◆ What is being asked:
Every entry, from first to last, is to be written out exactly.

═════ Provided entries ═════

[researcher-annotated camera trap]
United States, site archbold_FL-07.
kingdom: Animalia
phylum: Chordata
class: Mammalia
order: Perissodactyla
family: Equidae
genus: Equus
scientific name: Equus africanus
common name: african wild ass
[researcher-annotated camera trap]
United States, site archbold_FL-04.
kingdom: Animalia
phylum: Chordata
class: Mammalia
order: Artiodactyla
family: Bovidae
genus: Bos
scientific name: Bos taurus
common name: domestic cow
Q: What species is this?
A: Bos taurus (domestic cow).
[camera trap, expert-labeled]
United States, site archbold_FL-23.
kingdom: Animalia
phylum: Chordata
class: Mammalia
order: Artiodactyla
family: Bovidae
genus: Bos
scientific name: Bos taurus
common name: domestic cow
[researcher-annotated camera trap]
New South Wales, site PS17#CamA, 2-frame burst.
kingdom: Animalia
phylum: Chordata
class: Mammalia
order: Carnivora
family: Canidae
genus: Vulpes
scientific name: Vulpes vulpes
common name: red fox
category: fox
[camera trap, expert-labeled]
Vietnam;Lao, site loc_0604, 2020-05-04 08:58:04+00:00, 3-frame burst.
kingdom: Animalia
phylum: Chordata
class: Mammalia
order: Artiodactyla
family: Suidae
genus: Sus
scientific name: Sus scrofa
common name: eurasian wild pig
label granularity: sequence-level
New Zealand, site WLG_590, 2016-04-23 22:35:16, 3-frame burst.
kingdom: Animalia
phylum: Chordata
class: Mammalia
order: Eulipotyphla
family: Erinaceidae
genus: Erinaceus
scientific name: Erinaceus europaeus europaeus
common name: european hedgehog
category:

═════

◆ Your response:
[researcher-annotated camera trap]
United States, site archbold_FL-07.
kingdom: Animalia
phylum: Chordata
class: Mammalia
order: Perissodactyla
family: Equidae
genus: Equus
scientific name: Equus africanus
common name: african wild ass
[researcher-annotated camera trap]
United States, site archbold_FL-04.
kingdom: Animalia
phylum: Chordata
class: Mammalia
order: Artiodactyla
family: Bovidae
genus: Bos
scientific name: Bos taurus
common name: domestic cow
Q: What species is this?
A: Bos taurus (domestic cow).
[camera trap, expert-labeled]
United States, site archbold_FL-23.
kingdom: Animalia
phylum: Chordata
class: Mammalia
order: Artiodactyla
family: Bovidae
genus: Bos
scientific name: Bos taurus
common name: domestic cow
[researcher-annotated camera trap]
New South Wales, site PS17#CamA, 2-frame burst.
kingdom: Animalia
phylum: Chordata
class: Mammalia
order: Carnivora
family: Canidae
genus: Vulpes
scientific name: Vulpes vulpes
common name: red fox
category: fox
[camera trap, expert-labeled]
Vietnam;Lao, site loc_0604, 2020-05-04 08:58:04+00:00, 3-frame burst.
kingdom: Animalia
phylum: Chordata
class: Mammalia
order: Artiodactyla
family: Suidae
genus: Sus
scientific name: Sus scrofa
common name: eurasian wild pig
label granularity: sequence-level
New Zealand, site WLG_590, 2016-04-23 22:35:16, 3-frame burst.
kingdom: Animalia
phylum: Chordata
class: Mammalia
order: Eulipotyphla
family: Erinaceidae
genus: Erinaceus
scientific name: Erinaceus europaeus europaeus
common name: european hedgehog
category:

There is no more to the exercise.